農協改革という名の農業グローバリズム化 

農協改革を、と政府は急に言い出した。中身は、我々、農業、農業政策に携わらないものにとって、良く分からない。農協は、55年体制の産物で、農業を安定化させ、さらに自民党の集票組織として機能してきた。組織は、かなり疲弊しているという話を耳にする。人事などが、コネで左右されている、ということだ。何らかの「改革」が必要な組織ではあるのだろう。

だが。政府が目指す農協改革、というか農業制度の変更は、どうも内実は、農業の株式会社化、グローバル化を促すもののようだ。我々、非農業人が分かる範囲では;

〇全中という農協の中央組織を実質的に潰す積りのようだ。農協も独占的な地位を失うことになるのだろう。

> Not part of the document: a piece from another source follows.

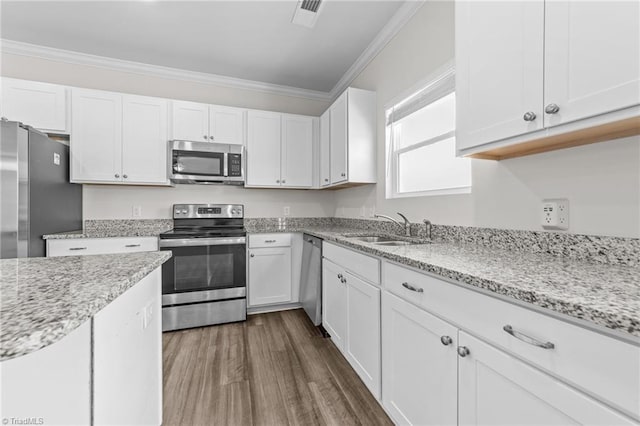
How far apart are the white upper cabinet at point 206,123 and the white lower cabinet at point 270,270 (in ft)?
3.83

〇農業の大規模化を進め、株式会社の参入を促す。中小農業は、存続しえなくなる。特に、米農家の打撃は大きい。

〇この「改革」の要望者は、国民でも、農業人でもなく、「規制改革会議」である、ということ。背後には、米国が控えている。

これが、真の改革なのか、疑わしい。結局、規制改革という名の、重要な社会的共通資本の一つである農業の、グローバル企業への移譲なのではないか。規制改革会議は、結局、経済界の要求を政府につきつける組織になっている。

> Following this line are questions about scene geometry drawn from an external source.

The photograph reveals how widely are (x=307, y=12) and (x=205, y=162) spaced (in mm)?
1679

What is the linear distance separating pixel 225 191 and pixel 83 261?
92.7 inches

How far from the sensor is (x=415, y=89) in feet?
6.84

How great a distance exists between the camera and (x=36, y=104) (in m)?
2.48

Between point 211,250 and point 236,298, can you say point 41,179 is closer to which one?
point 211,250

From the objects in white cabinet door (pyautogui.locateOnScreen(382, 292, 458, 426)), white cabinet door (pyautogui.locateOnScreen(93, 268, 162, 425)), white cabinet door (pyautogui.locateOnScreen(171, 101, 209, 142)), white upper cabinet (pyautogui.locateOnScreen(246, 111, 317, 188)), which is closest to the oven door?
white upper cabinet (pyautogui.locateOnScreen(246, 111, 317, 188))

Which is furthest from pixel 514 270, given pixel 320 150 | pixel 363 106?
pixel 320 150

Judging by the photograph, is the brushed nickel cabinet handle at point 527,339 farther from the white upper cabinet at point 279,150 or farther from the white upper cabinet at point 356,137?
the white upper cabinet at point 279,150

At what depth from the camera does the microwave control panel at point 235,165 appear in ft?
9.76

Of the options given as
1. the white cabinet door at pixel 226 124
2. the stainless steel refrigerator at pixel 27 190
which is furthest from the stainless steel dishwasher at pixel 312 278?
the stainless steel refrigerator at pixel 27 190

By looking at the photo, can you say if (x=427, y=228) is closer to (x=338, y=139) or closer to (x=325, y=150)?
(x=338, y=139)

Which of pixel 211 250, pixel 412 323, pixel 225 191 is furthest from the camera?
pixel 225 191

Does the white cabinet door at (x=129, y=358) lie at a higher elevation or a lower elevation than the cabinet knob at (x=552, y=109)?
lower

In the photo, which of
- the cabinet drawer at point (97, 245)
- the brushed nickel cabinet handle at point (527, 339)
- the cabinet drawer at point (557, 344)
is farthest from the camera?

農業というのは、その土地、国でしか行えぬものだ。グローバル化とは相いれない。日本には、日本の農業の特性がある。また、国民の生命の安全保障に直接結びつく。消費者としては、農産品が安くなったと喜んで、この「改革」を受け入れるのだけは止めたいものだ。農業の健全かつ安定した発展に寄与する改革でなければ、この「改革」には否というべきなのではないか。

規制改革会議の次の標的は、労働法制、そして医療制度だろう。ともに、利潤追求の論理だけで扱えぬ領域だ。

こうやって、我々の生活に密接に結び付く社会の基盤となる制度が、利潤追求の対象にされてゆく。どれほど国民の生活が貧しくさせられることだろうか。